There are many mansions in the house of my Father. There are planes and planes. How to traverse them? That is the subject we will deal with next. How to open the inner eye to see the Light of God of which all the scriptures speak?

I am not advocating any particular religion. You remain where you are. To live in some social religion is a blessing, because without it there would be corruption in the world. In the absence of it you will have to form another society. Just follow the right import of the scriptures, what they teach us. They all tell us to love God, to love all humanity. If you love all humanity, we cannot rob them, we cannot kill them; other things follow of themselves. Along with that, we must follow ethical lives. We must know ourselves, who we are.

The Sermon on the Mount deals with the outer way of living with your fellow man. Christ also referred therein to the inner light, how to enter the Kingdom of God which is within us. Christ also warm us against the false prophets. They come like lambs, but inwardly they arc ravening wolves.

The Masters, who have had that experience with their own Selves, give out all these gifts of God free. They do not charge anything; they are granted free. God's gifts are all free. It is man who sells, not God. This is what has been said by all Prophets and Masters who came in the past.
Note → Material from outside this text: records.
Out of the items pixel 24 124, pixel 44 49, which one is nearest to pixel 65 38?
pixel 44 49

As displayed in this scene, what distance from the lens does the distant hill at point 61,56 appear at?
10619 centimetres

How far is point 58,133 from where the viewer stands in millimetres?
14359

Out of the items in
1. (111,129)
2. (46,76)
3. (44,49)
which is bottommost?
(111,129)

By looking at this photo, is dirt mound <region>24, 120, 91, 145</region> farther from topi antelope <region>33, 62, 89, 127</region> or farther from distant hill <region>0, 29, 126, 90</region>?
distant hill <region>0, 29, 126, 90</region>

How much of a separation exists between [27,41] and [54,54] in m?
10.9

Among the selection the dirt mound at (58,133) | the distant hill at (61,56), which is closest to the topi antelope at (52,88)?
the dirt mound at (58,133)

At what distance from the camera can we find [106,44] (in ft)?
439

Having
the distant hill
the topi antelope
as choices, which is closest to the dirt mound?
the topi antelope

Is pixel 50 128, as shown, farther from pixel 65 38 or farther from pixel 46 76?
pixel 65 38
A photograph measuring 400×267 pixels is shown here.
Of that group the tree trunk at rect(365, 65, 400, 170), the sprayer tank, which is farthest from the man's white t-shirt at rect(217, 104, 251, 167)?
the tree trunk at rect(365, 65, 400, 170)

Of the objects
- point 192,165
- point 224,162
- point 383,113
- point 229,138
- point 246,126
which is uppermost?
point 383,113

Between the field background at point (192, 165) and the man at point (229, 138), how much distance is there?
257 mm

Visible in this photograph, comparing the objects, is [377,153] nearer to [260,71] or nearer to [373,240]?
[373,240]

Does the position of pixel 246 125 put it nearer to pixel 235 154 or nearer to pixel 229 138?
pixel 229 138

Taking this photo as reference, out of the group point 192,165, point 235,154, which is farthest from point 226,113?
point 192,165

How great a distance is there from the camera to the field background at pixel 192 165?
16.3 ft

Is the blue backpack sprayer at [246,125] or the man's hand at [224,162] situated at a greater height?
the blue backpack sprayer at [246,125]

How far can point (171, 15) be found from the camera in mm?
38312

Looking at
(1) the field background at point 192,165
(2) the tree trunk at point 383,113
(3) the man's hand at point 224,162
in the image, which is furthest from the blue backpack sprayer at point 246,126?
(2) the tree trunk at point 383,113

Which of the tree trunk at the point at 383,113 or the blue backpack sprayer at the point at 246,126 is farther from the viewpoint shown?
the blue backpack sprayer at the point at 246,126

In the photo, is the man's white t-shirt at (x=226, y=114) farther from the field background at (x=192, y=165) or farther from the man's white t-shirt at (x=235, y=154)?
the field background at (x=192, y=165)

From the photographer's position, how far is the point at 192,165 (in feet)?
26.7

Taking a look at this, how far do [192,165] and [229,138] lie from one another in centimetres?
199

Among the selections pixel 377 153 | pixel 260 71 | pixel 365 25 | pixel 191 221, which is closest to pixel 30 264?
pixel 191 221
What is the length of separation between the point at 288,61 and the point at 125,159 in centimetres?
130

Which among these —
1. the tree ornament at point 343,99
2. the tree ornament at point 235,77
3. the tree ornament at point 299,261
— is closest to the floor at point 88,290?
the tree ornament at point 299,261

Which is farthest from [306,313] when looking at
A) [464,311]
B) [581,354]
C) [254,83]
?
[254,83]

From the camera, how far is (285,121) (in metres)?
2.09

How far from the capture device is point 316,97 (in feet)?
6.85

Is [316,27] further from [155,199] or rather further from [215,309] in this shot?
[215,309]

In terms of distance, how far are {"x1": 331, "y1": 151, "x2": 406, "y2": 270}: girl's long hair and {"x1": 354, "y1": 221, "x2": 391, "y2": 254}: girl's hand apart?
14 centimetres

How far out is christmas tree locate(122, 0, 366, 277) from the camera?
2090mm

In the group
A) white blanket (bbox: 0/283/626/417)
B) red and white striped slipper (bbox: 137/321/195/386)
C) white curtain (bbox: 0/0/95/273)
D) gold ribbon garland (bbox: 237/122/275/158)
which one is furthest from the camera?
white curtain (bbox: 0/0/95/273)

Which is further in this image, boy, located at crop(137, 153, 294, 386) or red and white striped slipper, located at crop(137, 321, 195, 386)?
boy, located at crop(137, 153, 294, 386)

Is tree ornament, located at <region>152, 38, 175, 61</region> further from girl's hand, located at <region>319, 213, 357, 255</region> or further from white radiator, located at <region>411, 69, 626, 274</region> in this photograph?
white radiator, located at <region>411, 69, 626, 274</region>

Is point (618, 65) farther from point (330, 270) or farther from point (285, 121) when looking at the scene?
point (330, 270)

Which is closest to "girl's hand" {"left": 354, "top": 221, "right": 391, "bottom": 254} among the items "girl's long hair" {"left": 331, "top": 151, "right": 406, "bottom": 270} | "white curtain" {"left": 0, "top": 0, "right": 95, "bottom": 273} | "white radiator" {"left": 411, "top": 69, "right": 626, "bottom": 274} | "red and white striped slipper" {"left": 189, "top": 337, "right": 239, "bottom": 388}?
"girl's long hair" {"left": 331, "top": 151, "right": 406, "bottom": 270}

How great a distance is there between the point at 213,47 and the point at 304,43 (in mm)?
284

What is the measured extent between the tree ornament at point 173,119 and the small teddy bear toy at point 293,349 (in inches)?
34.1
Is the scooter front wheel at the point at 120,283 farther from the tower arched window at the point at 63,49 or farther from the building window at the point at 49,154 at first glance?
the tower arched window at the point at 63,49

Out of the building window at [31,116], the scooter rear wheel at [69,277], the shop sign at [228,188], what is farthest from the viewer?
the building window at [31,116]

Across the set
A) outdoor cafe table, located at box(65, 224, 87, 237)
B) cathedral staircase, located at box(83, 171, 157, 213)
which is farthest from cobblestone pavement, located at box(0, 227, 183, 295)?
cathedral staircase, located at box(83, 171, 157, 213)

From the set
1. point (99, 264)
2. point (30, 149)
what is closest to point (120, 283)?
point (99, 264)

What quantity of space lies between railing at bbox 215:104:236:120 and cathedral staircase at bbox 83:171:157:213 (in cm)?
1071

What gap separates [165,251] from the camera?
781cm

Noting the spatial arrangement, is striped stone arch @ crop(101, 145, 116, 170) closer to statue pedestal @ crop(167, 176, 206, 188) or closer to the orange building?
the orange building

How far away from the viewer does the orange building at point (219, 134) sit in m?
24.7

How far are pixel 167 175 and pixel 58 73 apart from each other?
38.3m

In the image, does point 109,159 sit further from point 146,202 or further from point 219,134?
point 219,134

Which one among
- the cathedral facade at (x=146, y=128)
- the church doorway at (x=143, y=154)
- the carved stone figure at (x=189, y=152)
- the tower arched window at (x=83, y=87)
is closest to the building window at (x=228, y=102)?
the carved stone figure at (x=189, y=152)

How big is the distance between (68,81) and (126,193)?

With all the force of your intellect, you will not be able to follow the right import of sacred writings until you come to someone who has practical experience of this and who is competent to give you a first-hand experience. When you have some little experience that way, then you can go ahead.

Today's subject is over. Next we will take up the Kingdom of God: how to open the inner eye to see it and enter therein. We will see what all the Masters and scriptures have to say on the subject. Lastly, we will deal with the most natural way. There are so many ways and means for that, but we will turn to the most natural way, which even a child can follow.